The plot further involves a war hungry security guy anxious to use Grady’s pack of raptors as the next upgrade in war weaponry, and who turns out to be in collusion with the science guy responsible for Indominus Rex. I admit to getting a bit lost here with regard to plot machinations, and some critics have hammered the script, but this doesn’t matter because the plot seriously doesn’t matter. What we all came to see is full on dinosaur action and in that regard this film gives you more than your money’s worth. Let’s be honest, all that milling around down Main Street, messing around in interactive play areas, cuddling cute baby dinos, or getting wet around the Mosasaur pool is just a rather boring prelude to the main event – when Indominus Rex escapes her enclosure.
And that’s when the film really picks up and the CGI experts take over, as Zach and Gray get lost in the park via an off road gyrosphere, coming eyeball to eyeball with I-Rex (yes we get that familiar Spielbergian reptilian eye and breathy close-up against a vehicle window), before stumbling upon the ruins of the old Jurassic Park to make their getaway in one of the original tour trucks.
Indominus Rex runs amok. A flock of pterodactyls pick off victims, one at a time, down Main Street. Grady is forced to get up close and personal with his raptor pack in order to hunt down I-Rex (I promise you’ll go home just loving those velociraptors.) Various people are gobbled up whole (my other half, in a politically correct epic fail said, at one point, ‘I’m glad that fat one got eaten!’ )… and Claire shows everybody that, yes, it’s perfectly possible to sprint for miles whilst wearing a suit and inappropriate footwear.

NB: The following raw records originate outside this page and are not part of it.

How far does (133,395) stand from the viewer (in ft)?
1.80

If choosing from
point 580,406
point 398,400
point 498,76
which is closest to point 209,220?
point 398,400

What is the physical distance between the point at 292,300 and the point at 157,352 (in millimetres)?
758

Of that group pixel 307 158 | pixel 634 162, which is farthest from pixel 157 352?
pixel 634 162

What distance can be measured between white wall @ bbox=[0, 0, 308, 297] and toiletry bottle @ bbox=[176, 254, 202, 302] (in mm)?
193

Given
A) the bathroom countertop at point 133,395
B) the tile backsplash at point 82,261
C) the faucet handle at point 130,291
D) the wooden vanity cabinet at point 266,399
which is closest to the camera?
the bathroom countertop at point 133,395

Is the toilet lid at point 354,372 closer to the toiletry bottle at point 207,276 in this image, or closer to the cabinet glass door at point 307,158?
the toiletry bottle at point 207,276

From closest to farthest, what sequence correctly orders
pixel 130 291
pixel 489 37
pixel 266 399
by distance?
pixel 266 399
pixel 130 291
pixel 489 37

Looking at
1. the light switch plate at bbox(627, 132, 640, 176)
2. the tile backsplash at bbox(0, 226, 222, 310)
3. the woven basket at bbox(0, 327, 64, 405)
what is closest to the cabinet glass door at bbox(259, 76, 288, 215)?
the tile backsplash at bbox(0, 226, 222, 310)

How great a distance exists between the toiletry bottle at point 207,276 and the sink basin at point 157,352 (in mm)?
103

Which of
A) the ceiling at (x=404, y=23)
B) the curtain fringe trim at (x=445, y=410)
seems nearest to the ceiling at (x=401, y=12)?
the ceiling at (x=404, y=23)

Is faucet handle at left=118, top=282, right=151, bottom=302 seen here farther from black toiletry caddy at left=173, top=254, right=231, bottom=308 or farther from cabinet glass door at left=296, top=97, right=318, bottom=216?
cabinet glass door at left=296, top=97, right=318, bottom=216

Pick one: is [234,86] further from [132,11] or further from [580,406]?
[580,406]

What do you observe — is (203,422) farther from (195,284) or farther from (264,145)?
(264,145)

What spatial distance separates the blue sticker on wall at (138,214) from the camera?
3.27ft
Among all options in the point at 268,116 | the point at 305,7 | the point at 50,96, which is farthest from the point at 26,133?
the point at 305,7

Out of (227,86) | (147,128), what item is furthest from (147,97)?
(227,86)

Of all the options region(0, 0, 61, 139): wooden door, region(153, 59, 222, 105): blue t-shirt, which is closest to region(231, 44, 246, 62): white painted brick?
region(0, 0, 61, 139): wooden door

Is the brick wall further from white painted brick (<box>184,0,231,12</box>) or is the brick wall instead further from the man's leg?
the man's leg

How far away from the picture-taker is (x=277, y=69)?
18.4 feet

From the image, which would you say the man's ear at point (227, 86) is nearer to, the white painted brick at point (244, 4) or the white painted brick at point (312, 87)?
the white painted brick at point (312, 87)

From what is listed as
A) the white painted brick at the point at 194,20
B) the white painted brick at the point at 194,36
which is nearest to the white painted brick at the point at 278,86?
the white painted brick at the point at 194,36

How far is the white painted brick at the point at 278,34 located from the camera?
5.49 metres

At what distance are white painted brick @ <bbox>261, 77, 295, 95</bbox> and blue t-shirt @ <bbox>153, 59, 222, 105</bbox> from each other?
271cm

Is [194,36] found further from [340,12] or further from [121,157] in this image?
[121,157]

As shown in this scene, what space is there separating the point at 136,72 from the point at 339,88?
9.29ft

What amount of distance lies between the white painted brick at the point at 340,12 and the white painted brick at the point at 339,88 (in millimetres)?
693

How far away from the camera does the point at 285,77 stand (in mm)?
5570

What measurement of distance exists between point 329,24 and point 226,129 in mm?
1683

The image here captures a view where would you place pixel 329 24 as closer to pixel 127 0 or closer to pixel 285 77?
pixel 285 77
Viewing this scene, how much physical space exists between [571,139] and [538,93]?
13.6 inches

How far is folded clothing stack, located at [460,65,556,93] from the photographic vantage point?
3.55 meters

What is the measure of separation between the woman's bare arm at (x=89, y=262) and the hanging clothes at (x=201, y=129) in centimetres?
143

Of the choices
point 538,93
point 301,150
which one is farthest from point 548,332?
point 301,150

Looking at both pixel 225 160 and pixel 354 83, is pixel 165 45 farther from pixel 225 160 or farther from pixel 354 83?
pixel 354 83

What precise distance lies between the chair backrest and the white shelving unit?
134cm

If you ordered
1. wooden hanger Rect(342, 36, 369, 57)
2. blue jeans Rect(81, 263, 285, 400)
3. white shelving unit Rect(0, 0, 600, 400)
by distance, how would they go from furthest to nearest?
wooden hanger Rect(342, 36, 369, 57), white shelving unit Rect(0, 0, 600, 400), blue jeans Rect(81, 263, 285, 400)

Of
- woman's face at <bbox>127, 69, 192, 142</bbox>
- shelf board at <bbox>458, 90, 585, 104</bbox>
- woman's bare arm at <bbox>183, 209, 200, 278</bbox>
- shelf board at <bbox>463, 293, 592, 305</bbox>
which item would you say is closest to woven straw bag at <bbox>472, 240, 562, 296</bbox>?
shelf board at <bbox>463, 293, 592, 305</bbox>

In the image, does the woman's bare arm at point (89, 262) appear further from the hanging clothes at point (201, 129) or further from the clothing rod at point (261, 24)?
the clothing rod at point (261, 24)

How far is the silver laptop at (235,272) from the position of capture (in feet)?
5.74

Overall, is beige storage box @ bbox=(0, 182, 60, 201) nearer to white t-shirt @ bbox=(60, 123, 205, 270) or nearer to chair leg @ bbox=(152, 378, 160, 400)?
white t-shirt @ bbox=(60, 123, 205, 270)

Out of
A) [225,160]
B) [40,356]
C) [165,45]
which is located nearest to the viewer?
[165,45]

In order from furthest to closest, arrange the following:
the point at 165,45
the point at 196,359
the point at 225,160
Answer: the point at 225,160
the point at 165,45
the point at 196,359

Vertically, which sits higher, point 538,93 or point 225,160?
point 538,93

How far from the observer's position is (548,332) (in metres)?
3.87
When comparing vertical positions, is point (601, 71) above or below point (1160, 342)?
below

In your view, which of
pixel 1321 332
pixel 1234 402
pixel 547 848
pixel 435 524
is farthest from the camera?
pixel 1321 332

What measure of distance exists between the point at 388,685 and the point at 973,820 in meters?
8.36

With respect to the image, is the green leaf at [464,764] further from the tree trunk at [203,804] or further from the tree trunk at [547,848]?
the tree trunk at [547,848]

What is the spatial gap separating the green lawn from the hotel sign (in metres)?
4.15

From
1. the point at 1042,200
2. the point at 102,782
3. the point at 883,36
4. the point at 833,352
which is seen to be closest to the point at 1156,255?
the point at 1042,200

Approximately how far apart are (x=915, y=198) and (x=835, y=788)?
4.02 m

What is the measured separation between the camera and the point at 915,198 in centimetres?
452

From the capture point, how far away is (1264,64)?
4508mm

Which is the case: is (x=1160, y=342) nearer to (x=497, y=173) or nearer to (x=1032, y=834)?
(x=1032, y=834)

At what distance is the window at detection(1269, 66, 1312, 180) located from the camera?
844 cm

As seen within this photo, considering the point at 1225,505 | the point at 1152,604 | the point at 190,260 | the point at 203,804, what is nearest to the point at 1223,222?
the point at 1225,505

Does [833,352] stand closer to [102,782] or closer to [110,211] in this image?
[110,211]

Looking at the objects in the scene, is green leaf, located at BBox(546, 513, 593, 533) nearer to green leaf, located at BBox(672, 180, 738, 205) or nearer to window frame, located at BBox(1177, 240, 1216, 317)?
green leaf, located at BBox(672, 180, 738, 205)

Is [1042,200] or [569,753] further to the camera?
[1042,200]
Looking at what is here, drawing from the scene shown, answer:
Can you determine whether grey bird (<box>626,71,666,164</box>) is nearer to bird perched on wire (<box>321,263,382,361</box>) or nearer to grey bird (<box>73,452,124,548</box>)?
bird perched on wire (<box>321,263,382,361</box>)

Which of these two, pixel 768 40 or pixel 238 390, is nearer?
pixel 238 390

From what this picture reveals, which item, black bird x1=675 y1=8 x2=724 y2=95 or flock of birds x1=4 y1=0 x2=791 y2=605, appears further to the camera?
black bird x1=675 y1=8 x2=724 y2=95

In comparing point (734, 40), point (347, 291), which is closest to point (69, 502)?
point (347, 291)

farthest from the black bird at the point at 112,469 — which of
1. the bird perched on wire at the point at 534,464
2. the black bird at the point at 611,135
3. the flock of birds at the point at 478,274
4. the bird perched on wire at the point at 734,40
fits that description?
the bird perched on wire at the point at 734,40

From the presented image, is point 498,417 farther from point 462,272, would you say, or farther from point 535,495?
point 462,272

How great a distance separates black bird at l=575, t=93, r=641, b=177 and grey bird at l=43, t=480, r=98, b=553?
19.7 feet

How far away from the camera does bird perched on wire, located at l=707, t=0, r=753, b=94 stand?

And then, almost 2 hours into the movie, the dinosaur-mad kid realises that they ‘need more teeth’ to defeat the she-devil Indominus Rex, so Claire decides to release our old pal T-Rex, using herself as bait, and setting the scene for a CGI clash of the prehistoric titans.
And this film is a spectacular exercise in the power of CGI which, like those jaded dinosaur tourists, we now tend to take for granted. Nobody has ever seen a living dinosaur. How do we know the archaeologists/scientists even got it right with regard to these Jurassic animals’ appearance, movements and the sounds they make and yet, thanks to those digital whizz kids, I came out of this film believing that I’d actually seen dinosaurs, and now wouldn’t be surprised if I saw one milling around in a nearby field.
Sequels always have a tough time in terms of expectation levels and the attempt to go one better than the original, but this latest offering gets pretty close to the spirit and excitement of Spielberg’s 1993 vision due, in large part, to the performances of Chris Pratt (the raptors weren’t the only ones hypnotised by those action hero eyes), Bryce Dallas Howard (proving you can run in heels without breaking a leg) and the two young leads.
So get yourself an all areas pass and head off down to Isla Nublar. Those vintage Jurassic Park gates are waiting and ready to open.